**Texto fuente**
'''
Escribe: Gustavo Ferradans
Pasaron seis años de su partida, pero su figura sigue omnipresente. Manuel Alcides Rivera dejó vacío el rincón del ring la madrugada del 8 de julio de 2009, producto de una diabetes que lo tuvo groggy durante mucho tiempo.
Con los guantes puestos hasta el final, le peleó cuerpo a cuerpo a su enfermedad, pero su corazón tiró la toall justo cuando el reloj marcaba las 2 de la madrugada de aquella jornada de invierno.
Hacía tiempo que lo había atrapado una ceguera, pero él seguía bloqueando o esquivando, casi entre sombras, cada cruce con la muerte y siempre lograba zafar. Se resistía a ser vencido.
Unos días antes de aquel 8 de julio se había descompensado, producto de su avanzada diabetes, y fue internado para recibir mejores cuidados. Hasta el último momento mantuvo su retórica con algo de metáfora y una pisca de ironía: “Me parece que a este round no lo termino”, le dijo a su hijo Ricardo, como presagiando su final, horas antes de morir.
Su partida dejó un espacio imposible de llenar. El Maestro dejó su sello en el boxeo de Villa María y hasta superó los límites geográficos de la provincia y el país; sus pupilos se distinguieron por el inconfundible manejo de la zurda, el caminar elegante y la destreza defensiva. Instaló aquella impronta en la mayoría de sus aprendices.
Alcides, que había nacido el 3 de junio de 1938 en Morrison, y tenía 71 años al momento de su partida, fue forjador de grandes boxeadores y un apasionado del deporte que lo transformó en ícono. “Rivera es sinónimo de boxeo en Villa María”, dijo en alguna ocasión Osvaldo Príncipi, uno de los periodistas más reconocidos de nuestro país.
La lista de pupilos del “Maestro” es enorme, pero sobresalieron, entre otros, Gustavo Ballas, Santos Laciar, Hugo Quartapelle, Sergio Merani, Jorge Daniel Bracamonte y Raúl Omar Sena. Con ellos viajó por el país y distintos puntos del planeta.
'''
**Sus tareas**
1) Responda brevemente, según el texto sobre Manuel Alcides Rivera:
(a) ¿En qué fecha y en qué localidad nació?
(b) ¿Qué le dijo a su hijo Ricardo horas antes de morir?
(c) ¿Por qué rasgos se distinguieron sus pupilos?
2) Cite el tramo del texto sobre Manuel Alcides Rivera que va desde "Unos días antes" hasta "de sus aprendices.".

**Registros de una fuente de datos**
'''
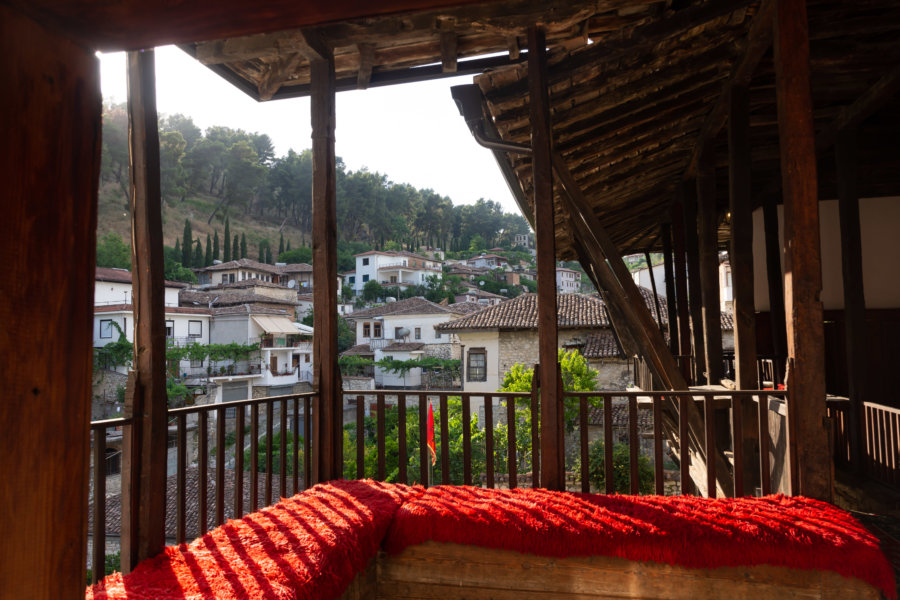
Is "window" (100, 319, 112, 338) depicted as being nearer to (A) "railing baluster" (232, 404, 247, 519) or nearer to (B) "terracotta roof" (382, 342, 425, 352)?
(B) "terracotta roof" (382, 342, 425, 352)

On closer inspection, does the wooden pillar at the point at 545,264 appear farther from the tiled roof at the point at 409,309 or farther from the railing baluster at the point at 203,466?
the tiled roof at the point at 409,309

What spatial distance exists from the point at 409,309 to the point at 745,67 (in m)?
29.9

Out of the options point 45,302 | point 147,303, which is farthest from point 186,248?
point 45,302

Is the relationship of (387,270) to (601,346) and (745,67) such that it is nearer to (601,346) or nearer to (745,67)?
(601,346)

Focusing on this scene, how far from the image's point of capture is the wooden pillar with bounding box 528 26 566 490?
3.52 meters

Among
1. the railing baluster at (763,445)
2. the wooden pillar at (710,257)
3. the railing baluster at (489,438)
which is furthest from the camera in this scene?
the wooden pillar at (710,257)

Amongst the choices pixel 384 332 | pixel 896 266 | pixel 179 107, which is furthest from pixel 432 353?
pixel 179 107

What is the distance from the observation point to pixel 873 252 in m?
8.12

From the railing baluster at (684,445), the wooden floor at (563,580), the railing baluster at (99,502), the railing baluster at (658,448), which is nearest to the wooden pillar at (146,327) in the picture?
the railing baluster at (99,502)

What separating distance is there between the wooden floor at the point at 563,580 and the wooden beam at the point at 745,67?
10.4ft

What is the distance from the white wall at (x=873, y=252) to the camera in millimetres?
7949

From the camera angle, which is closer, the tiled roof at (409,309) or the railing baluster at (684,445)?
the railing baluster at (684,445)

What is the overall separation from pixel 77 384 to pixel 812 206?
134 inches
'''
**Respuestas en orden**
1)
(a) El 3 de junio de 1938, en Morrison.
(b) "Me parece que a este round no lo termino".
(c) Por el inconfundible manejo de la zurda, el caminar elegante y la destreza defensiva.

2)
Unos días antes de aquel 8 de julio se había descompensado, producto de su avanzada diabetes, y fue internado para recibir mejores cuidados. Hasta el último momento mantuvo su retórica con algo de metáfora y una pisca de ironía: “Me parece que a este round no lo termino”, le dijo a su hijo Ricardo, como presagiando su final, horas antes de morir.
Su partida dejó un espacio imposible de llenar. El Maestro dejó su sello en el boxeo de Villa María y hasta superó los límites geográficos de la provincia y el país; sus pupilos se distinguieron por el inconfundible manejo de la zurda, el caminar elegante y la destreza defensiva. Instaló aquella impronta en la mayoría de sus aprendices.